Dateline: New York, New York-
Another relatively leisurely day. The second and last day I get to spend with Ellise Mayor before she has to go back to Birmingham. We spent the daytime hours visiting with some of her old friends. She lived in NYC in the 80s pursuing the dream and still knows lots of people in town. Breakfast coffee with a friend who works for Stella Adler acting studio, then up to the upper East Side for lunch with the elderly gentleman who employed her as a nanny. He’s been around NYC acting circles since the late 40s and had many delightful stories of old Broadway and its personalities. Then back to Gramercy to put our feet up before showtime.
Tonight’s show was the off-Broadway revival of Sweeney Todd at the Barrow Street Theater in the West Village. A cast of eight and three musicians leap all over a theater completely redone as the interior of a pie shop, complete with pre-show meat pie dinner (which was actually pretty good).

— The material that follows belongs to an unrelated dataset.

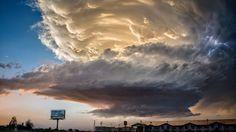 ROSWELL, LE RETOUR? Il existe dans la nature plusieurs types de nuages aux formes stupéfiantes, rarement observés au-dessus d'une contrée aussi tempérée que la France. Celui-ci est un Asperatus tournoyant, une énorme nuée farcie d'éclairs et de grêlons, photographiée il y a quelques semaines par un «chasseur d'orages» américain au-dessus de la ville de Roswell, au Nouveau-Mexique. D'où le succès immédiat de son cliché, car certains ont cru pouvoir y discerner la silhouette d'un gigantesque…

I had just seen Sweeney at the Atlanta Opera a few weeks ago and the two productions couldn’t be more different but both were incredibly successful each in their own way which shows how strong the underlying material is.
The eight actors and three musicians filled the space with sound and with scenes being played inches away or even on top of the table at which you had just been eating, you were made part of the action. I know the show well and know what happens, but I still had a couple of major scares as I was afraid Sweeney was really going to lose control and come after audience members with his razor. The Mrs. Lovett found every ounce of humor in the part garnered laughs on lines that I had never thought of as particularly funny in the past. Both Ellise and I were blown away and had to repair across the street to Marie’s Crisis for cocktails and showtune sing alongs afterwards.
I’ve already told my Sweeney story, so here’s a Sondheim story. Years ago, in the infancy of the internet, there were various chat boards and mailing lists. One that I belonged to was devoted to Stephen Sondheim. At one point, a topic of discussion was what might happen if he were ever to collaborate with Tom Stoppard on a project, with the general consensus that the result would be so esoteric that no one would be able to understand it. I wasn’t so sure. Stoppard’s play, Arcadia (my favorite of his works), had recently had both London and Broadway productions and I was familiar with it and had a copy of the script so I decided to put my hand to a fictitious Sondheim/Stoppard collaboration. I collapsed the entire plot of Arcadia into a parody of ‘A Weekend in the Country’ from A Little Night Music beginning with Thomasina singing:
Look here a new equation,
One which defines nature’s forms
And see, the x-y relation
Doesn’t obey Euclidian norms…
I posted the end result to the chat board and folk were highly complementary. One of the people on the board was a friend of Sondheim’s and sent him a copy and he was quite taken with it and, in turn, sent it to Tom Stoppard who also thought it was great fun.
And that is how I received an invitation to lunch with Stephen Sondheim.